DOCUMENT TEXT:
..........
The term “processing platform” as used herein is intended to be broadly construed so as to encompass, by way of illustration and without limitation, multiple sets of processing devices and associated storage systems that are configured to communicate over one or more networks. For example, distributed implementations of information processing system environment 100 are possible, in which certain components of the system reside in one data center in a first geographic location while other components of the system reside in one or more other data centers in one or more other geographic locations that are potentially remote from the first geographic location.
Thus, it is possible in some implementations of the system for cloud computing sites 102, edge computing sites 104, edge devices 106, and application monitoring engine 120, or portions or components thereof, to reside in different data centers. Distribution as used herein may also refer to functional or logical distribution rather than to only geographic or physical distribution. Numerous other distributed implementations are possible.
In some embodiments, information processing system environment 100 may be implemented in part or in whole using a Kubernetes container orchestration system. Kubernetes is an open-source system for automating application deployment, scaling, and management within a container-based information processing system comprised of components referred to as pods, nodes and clusters. Types of containers that may be implemented or otherwise adapted within the Kubernetes system include, but are not limited to, Docker containers or other types of Linux containers (LXCs) or Windows containers. Kubernetes has become the prevalent container orchestration system for managing containerized workloads. It is rapidly being adopted by many enterprise-based IT organizations to deploy its application programs (applications). By way of example only, such applications may include stateless (or inherently redundant applications) and/or stateful applications. While the Kubernetes container orchestration system is used to illustrate various embodiments, it is to be understood that alternative container orchestration systems, as well as information processing systems other than container-based systems, can be utilized.
..........
DATASET ENTRIES:
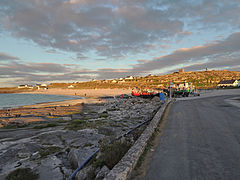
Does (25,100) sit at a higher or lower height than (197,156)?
lower

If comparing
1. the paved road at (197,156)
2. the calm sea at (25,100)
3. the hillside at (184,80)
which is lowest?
the calm sea at (25,100)

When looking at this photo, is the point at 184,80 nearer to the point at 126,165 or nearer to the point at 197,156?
the point at 197,156

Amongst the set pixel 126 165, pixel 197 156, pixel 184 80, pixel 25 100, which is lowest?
pixel 25 100

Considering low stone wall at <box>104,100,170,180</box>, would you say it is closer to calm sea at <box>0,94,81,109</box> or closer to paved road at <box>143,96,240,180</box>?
paved road at <box>143,96,240,180</box>

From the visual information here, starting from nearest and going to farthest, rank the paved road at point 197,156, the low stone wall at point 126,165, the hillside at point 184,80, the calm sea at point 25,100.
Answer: the low stone wall at point 126,165 → the paved road at point 197,156 → the calm sea at point 25,100 → the hillside at point 184,80

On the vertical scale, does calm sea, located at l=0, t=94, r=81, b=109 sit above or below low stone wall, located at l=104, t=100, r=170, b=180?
below

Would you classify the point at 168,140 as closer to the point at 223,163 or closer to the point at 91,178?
the point at 223,163

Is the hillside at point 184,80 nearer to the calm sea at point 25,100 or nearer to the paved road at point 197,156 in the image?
the calm sea at point 25,100

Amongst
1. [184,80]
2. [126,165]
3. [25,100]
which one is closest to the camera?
[126,165]

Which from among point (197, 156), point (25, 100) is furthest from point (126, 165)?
point (25, 100)

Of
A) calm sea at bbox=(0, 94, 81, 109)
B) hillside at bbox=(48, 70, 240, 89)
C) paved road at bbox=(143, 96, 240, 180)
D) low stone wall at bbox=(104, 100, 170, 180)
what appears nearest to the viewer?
low stone wall at bbox=(104, 100, 170, 180)

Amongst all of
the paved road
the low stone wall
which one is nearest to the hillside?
the paved road

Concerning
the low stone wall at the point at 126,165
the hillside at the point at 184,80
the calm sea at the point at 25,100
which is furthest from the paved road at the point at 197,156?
the hillside at the point at 184,80

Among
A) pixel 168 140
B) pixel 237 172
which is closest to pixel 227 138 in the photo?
pixel 168 140
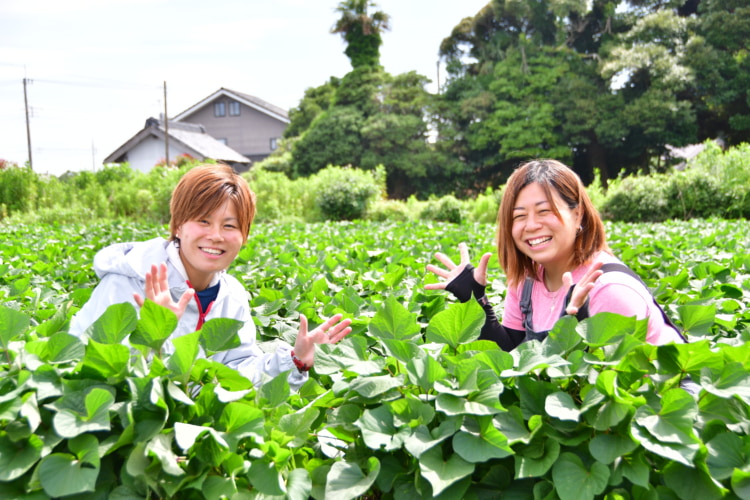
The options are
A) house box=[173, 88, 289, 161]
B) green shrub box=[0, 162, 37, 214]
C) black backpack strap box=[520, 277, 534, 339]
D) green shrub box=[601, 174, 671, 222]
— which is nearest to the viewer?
black backpack strap box=[520, 277, 534, 339]

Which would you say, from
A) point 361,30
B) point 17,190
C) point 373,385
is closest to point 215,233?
point 373,385

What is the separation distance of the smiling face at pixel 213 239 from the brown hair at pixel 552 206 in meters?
1.06

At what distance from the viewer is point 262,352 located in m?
2.14

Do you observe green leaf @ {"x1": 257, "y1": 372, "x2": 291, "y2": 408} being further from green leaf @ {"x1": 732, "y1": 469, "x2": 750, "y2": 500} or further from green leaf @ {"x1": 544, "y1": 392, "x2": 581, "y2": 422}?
green leaf @ {"x1": 732, "y1": 469, "x2": 750, "y2": 500}

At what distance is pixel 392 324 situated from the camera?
4.79 ft

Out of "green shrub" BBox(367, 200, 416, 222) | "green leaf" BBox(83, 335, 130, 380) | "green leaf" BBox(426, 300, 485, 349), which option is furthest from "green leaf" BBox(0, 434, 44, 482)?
"green shrub" BBox(367, 200, 416, 222)

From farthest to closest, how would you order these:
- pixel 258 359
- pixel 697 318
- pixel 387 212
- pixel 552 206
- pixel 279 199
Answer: pixel 279 199, pixel 387 212, pixel 552 206, pixel 258 359, pixel 697 318

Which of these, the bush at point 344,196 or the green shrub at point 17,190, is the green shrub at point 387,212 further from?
the green shrub at point 17,190

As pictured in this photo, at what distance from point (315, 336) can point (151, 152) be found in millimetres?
36538

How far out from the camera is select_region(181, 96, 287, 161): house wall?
138 feet

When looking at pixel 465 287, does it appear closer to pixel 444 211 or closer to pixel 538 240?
pixel 538 240

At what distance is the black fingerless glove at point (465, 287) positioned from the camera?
2.40 meters

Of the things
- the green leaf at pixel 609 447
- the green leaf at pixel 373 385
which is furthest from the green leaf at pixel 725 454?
the green leaf at pixel 373 385

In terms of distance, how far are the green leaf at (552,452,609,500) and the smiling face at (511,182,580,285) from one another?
1223 mm
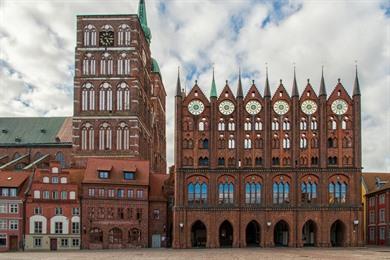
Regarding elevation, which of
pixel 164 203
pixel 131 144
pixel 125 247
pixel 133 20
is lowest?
pixel 125 247

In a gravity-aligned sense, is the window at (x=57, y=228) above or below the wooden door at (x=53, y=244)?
above

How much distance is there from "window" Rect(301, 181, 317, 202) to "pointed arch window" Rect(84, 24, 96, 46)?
147 feet

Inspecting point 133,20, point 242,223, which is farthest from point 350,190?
point 133,20

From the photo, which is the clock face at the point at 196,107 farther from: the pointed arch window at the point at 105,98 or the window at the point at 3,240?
the window at the point at 3,240

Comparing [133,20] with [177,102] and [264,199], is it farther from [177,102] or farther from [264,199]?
[264,199]

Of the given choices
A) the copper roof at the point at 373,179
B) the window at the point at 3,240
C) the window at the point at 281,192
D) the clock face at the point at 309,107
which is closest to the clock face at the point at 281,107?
the clock face at the point at 309,107

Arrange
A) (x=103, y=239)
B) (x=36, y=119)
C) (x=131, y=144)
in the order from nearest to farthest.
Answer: (x=103, y=239) < (x=131, y=144) < (x=36, y=119)

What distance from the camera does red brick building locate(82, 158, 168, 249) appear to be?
84.8m

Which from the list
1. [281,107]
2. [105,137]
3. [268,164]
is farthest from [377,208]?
[105,137]

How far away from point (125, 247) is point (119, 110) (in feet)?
94.6

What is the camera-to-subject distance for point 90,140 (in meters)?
105

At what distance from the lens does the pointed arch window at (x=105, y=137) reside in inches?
4122

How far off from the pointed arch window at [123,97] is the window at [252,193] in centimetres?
2998

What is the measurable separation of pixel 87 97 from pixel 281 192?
39.2 meters
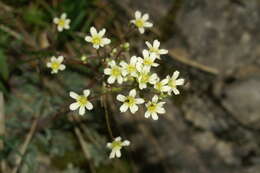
..........
TASK INSTRUCTIONS:
1. In the passage on processing platforms and Kubernetes, what types of containers may be implemented within the Kubernetes system?
2. Rewrite the lines of the listing as a JSON list of strings, one string per line with blank lines left out, starting at the line that contains "Considering low stone" and ending at the line that contains "Answer: the low".

TASK-BY-TASK ANSWERS:
1. Docker containers or other types of Linux containers (LXCs) or Windows containers.

2.
[
  "Considering low stone wall at <box>104,100,170,180</box>, would you say it is closer to calm sea at <box>0,94,81,109</box> or closer to paved road at <box>143,96,240,180</box>?",
  "paved road at <box>143,96,240,180</box>",
  "From the visual information here, starting from nearest and going to farthest, rank the paved road at point 197,156, the low stone wall at point 126,165, the hillside at point 184,80, the calm sea at point 25,100.",
  "Answer: the low stone wall at point 126,165 → the paved road at point 197,156 → the calm sea at point 25,100 → the hillside at point 184,80"
]